■ GIVEN TASK ■
Please give only the number of lines in the data below that contain the string "scattered", counting matches only where the case is the same.

----- RECORD EXCERPTS -----

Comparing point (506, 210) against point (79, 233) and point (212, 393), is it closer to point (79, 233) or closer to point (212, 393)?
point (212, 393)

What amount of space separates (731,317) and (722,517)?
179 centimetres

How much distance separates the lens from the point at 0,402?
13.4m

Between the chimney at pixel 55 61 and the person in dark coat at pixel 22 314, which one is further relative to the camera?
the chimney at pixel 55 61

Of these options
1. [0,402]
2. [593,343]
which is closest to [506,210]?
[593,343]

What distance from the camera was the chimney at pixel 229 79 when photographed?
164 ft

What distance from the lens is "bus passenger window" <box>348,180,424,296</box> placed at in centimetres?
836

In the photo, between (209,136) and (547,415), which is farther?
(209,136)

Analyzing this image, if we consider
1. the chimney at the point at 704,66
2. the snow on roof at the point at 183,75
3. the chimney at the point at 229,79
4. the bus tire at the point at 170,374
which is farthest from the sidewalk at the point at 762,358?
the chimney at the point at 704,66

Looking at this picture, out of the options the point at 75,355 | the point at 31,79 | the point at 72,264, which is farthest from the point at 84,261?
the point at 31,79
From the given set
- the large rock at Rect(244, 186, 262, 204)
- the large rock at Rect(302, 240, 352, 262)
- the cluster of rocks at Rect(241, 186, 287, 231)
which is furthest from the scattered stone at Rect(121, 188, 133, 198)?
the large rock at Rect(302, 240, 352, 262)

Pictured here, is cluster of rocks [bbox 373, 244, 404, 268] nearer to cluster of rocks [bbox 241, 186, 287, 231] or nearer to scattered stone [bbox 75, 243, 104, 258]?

-----
----- RECORD EXCERPTS -----

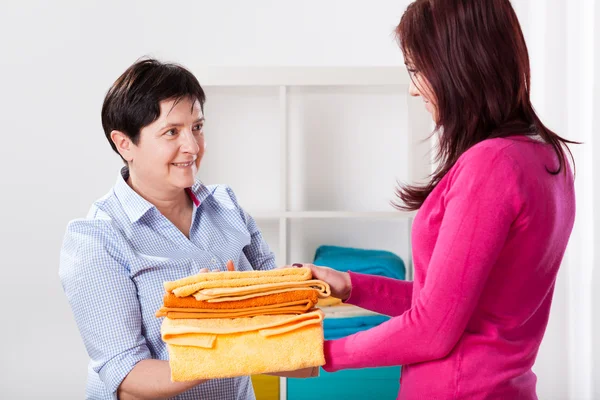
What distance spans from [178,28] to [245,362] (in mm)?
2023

-----

■ SOLUTION TO THE EXERCISE ■
2